ポポ昔話 置き配の術

昔々あるところに、 通販を使いこなしているおばあさんと、 荷物は手渡しで受け取るものだと思っているおじいさんがおりました——。

ある日のこと。

おばあさんは、 通販サイトを見ながら、 静かに言いました。

「置き配にしとく☺️」

おじいさんは、 少し驚きました。

「置いて帰るんか!?」

おばあさんは、 慣れた様子で頷きます。

「最近は、 それが主流なんよ☺️」

しかしおじいさんには、 どうしても理解できません。

「そんな…… 勝手に置いていってええんか?」

その頃にはもう、 世の中の荷物たちは、 人知れず玄関へ現れ、 静かに消えていく時代になっていたのです——。

ある日の昼下がり。

玄関の外で、 “コトッ” という音がしました。

おじいさんは、 静かに立ち上がります。

しかし、 外には誰もおりません。

あるのは、 ぽつんと置かれた段ボールだけでした——。

「……おばあさん。」

「来た。
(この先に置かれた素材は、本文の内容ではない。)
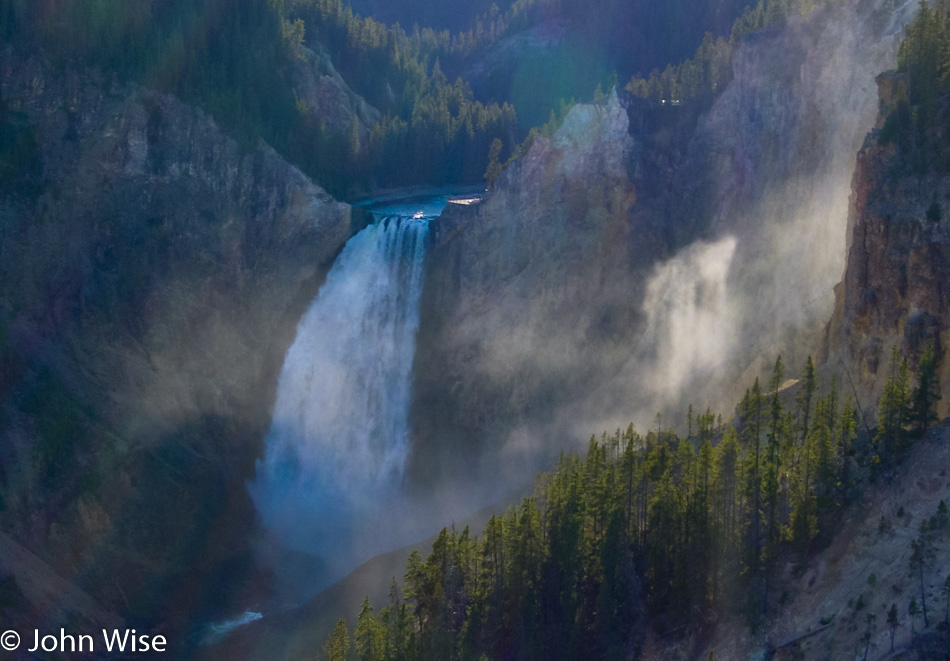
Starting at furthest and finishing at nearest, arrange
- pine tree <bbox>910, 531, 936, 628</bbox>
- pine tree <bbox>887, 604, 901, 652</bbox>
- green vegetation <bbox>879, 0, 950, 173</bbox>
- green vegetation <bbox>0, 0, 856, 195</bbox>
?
1. green vegetation <bbox>0, 0, 856, 195</bbox>
2. green vegetation <bbox>879, 0, 950, 173</bbox>
3. pine tree <bbox>910, 531, 936, 628</bbox>
4. pine tree <bbox>887, 604, 901, 652</bbox>

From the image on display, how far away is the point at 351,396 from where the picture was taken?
178 ft

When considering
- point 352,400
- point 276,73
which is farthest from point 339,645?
point 276,73

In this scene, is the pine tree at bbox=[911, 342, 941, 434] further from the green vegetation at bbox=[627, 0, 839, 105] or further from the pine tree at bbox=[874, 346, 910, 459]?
the green vegetation at bbox=[627, 0, 839, 105]

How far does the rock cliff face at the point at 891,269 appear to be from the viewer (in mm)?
31719

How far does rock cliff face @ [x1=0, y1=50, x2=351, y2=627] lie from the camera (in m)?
46.2

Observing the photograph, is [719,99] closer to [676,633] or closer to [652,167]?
[652,167]

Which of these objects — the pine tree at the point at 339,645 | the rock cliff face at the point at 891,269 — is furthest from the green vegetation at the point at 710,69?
the pine tree at the point at 339,645

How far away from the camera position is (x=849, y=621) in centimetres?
2758

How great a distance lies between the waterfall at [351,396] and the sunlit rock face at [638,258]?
59.3 inches

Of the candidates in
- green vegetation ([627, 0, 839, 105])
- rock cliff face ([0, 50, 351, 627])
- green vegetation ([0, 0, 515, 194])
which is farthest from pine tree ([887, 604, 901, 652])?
green vegetation ([0, 0, 515, 194])

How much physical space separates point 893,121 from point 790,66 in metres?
13.8

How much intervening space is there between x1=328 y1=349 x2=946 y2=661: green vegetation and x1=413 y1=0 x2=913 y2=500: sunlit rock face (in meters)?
10.9

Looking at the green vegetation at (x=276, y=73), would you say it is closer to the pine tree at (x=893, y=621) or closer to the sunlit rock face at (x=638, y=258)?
the sunlit rock face at (x=638, y=258)

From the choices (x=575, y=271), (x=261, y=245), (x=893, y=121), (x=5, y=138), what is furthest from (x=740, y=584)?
(x=5, y=138)
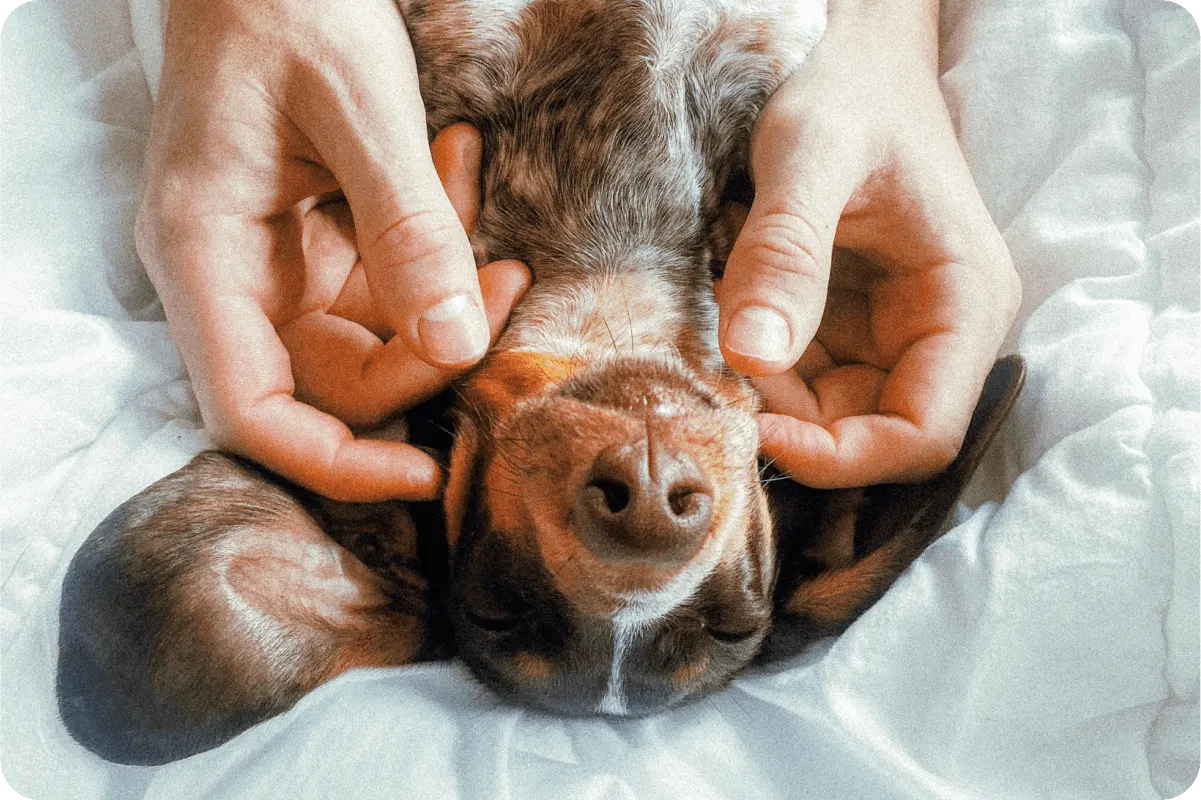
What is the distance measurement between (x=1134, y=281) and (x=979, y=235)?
33 cm

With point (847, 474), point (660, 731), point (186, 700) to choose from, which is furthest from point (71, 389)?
point (847, 474)

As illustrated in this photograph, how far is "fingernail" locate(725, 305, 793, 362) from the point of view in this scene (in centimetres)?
156

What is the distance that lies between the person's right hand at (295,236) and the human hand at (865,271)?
53 cm

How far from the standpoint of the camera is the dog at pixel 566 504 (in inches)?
56.1

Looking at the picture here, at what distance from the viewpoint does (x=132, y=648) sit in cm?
138

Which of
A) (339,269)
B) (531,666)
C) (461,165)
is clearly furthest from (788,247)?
(339,269)

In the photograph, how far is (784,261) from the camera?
1596 mm

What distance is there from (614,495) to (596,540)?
0.24 ft

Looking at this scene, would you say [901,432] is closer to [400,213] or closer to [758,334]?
[758,334]

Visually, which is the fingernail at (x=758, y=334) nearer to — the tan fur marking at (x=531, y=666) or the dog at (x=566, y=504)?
the dog at (x=566, y=504)

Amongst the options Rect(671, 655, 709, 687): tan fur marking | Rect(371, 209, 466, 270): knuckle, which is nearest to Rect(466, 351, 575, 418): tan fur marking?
Rect(371, 209, 466, 270): knuckle

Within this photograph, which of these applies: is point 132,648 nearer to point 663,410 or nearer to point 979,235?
point 663,410

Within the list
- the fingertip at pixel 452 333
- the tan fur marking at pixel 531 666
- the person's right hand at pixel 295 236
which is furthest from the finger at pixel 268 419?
the tan fur marking at pixel 531 666

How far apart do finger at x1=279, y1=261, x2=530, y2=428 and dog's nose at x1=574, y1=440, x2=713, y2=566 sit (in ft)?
1.46
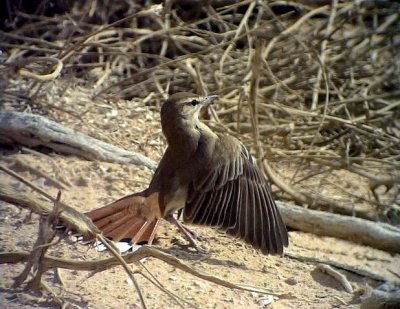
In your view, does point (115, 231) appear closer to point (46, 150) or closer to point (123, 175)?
point (123, 175)

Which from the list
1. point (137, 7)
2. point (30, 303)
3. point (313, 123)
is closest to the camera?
point (30, 303)

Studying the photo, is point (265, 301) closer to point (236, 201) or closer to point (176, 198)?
point (236, 201)

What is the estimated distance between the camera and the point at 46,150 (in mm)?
6066

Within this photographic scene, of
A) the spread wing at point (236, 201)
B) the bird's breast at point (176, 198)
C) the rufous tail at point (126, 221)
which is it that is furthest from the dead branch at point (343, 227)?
the rufous tail at point (126, 221)

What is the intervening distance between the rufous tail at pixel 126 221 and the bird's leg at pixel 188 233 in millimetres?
279

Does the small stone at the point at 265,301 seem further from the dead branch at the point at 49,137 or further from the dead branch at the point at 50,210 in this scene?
the dead branch at the point at 49,137

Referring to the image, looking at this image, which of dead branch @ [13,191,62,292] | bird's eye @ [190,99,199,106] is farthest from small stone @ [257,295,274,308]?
bird's eye @ [190,99,199,106]

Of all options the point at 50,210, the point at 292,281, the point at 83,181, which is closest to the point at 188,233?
the point at 292,281

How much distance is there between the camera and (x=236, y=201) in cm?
504

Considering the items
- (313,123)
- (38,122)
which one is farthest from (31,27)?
(313,123)

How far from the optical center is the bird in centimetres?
487

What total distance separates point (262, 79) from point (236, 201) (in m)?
3.12

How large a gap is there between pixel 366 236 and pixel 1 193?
8.69 feet

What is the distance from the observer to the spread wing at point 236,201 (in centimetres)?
491
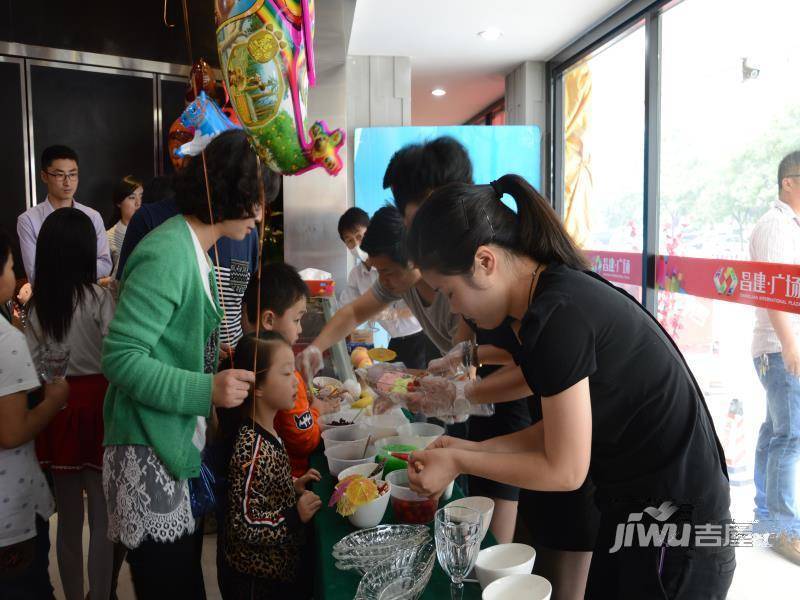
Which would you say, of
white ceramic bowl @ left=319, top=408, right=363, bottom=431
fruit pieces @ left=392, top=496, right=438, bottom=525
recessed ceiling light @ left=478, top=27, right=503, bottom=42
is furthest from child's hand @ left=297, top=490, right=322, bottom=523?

」

おばあさんは、 まるで天から授かり物でも届いたような顔で、 箱を抱えました。

しかしおじいさんは、 まだ不安そうです。

「誰もおらんかったぞ……」

おばあさんは、 静かに言いました。

「置き配の術や☺️」

その日からおじいさんは、 “コトッ” という音に敏感になりました。

昼。 夕方。 時には朝。

音がすると、 そっと玄関を確認しに行くのです——。

そしてある日、 ついにおじいさんは、 配達員の姿を目撃しました。

しかし——。

荷物を置いた瞬間、 風のように去って行ったのです。

おじいさんは、 静かに呟きました。

「忍者や……」

おばあさんは、 段ボールを開けながら、 満足そうに頷きました。

「プロや☺️」

そうして今日も村では、 誰にも気づかれぬまま、 静かに荷物が届けられているのでした——。